A lo largo de sus 62 años de funcionamiento, el G77 ha sido un actor central en la promoción de iniciativas orientadas a fortalecer la cooperación internacional. Lubetkin destacó el papel del grupo como “actor clave en el impulso de iniciativas destinadas a construir un sistema económico mundial más justo e inclusivo”.
El bloque ha sido fundamental para instalar en la agenda global debates sobre desarrollo, desigualdad, transferencia de tecnología y acceso a financiamiento en condiciones equitativas. En distintos momentos históricos, el G77 logró incidir en resoluciones y acuerdos que reflejan las prioridades de los países en desarrollo frente a un sistema económico internacional dominado por las economías más avanzadas.
Uruguay al frente del bloque
Durante su presidencia, Uruguay buscará promover una coordinación “estrecha, transparente y permanente” entre los Estados miembros. El objetivo, según explicó el canciller, es avanzar en prioridades y objetivos comunes a partir de un liderazgo basado en el diálogo y la construcción de consensos.
Lubetkin también hizo énfasis en la “necesidad urgente de revitalizar a las Naciones Unidas como el foro central para abordar los desafíos globales”. En su diagnóstico, la incapacidad del sistema internacional para responder de manera eficaz a amenazas transnacionales derivó en enfoques fragmentados que terminan afectando con mayor dureza a los países más vulnerables.
En ese contexto, el G77+China está llamado a desempeñar un papel constructivo en el fortalecimiento de la cooperación multilateral, no solo como un bloque de defensa de intereses, sino también como un espacio propositivo frente a los desafíos del siglo XXI.

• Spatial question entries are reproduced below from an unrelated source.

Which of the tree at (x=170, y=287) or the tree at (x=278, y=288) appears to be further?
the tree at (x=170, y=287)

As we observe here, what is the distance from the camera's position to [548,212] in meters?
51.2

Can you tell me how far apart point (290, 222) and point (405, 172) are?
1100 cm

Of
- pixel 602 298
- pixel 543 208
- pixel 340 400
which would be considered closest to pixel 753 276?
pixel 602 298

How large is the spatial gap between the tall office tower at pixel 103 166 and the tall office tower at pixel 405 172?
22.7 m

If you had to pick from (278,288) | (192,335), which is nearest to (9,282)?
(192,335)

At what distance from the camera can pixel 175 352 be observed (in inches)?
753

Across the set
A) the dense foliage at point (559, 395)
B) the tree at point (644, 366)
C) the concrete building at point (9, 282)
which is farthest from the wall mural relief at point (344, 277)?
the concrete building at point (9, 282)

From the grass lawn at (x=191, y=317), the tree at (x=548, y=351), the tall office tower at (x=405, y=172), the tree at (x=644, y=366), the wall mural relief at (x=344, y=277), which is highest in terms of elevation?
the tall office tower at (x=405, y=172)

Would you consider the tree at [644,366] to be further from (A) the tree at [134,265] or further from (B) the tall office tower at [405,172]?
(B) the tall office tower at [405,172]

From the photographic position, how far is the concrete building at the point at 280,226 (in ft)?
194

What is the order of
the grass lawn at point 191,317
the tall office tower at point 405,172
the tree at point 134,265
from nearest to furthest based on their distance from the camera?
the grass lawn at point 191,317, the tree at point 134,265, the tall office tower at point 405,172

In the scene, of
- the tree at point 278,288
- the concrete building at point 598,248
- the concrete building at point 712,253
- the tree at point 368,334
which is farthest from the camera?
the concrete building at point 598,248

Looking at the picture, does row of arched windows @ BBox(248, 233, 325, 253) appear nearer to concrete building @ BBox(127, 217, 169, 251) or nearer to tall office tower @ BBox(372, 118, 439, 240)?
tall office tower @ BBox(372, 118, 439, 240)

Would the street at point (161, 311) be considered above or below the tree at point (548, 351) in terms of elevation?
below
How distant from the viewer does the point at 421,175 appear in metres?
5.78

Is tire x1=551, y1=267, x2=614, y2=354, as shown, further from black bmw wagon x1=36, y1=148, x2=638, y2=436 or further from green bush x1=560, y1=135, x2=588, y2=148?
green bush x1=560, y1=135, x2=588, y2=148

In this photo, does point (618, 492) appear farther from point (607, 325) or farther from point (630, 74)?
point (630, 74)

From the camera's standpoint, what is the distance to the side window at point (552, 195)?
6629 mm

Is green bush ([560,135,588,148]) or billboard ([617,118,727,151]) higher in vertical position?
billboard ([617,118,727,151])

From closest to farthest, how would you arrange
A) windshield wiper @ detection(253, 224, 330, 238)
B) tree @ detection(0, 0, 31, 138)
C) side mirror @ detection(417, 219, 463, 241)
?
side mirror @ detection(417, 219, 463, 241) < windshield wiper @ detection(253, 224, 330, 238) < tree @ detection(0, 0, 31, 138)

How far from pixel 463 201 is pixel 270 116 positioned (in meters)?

El canciller uruguayo delineó ocho prioridades que marcarán la agenda del G77+China durante 2026. Entre ellas se destacan la reducción de las brechas entre países y la incorporación de indicadores económicos, sociales y ambientales más integrales para medir el desarrollo.
Lubetkin hizo referencia al concepto de “desarrollo en transición”, una noción que busca superar miradas lineales y reconocer las trayectorias diversas de los países en desarrollo. También subrayó la importancia de avanzar hacia una mayor representación de estos países en las instituciones financieras internacionales y en los bancos multilaterales.
En línea con el Compromiso de Sevilla, adoptado en la Cuarta Conferencia Internacional sobre la Financiación para el Desarrollo, Uruguay promoverá iniciativas orientadas a reforzar los mecanismos de cooperación y a debatir la reforma de la arquitectura financiera internacional desde espacios más inclusivos.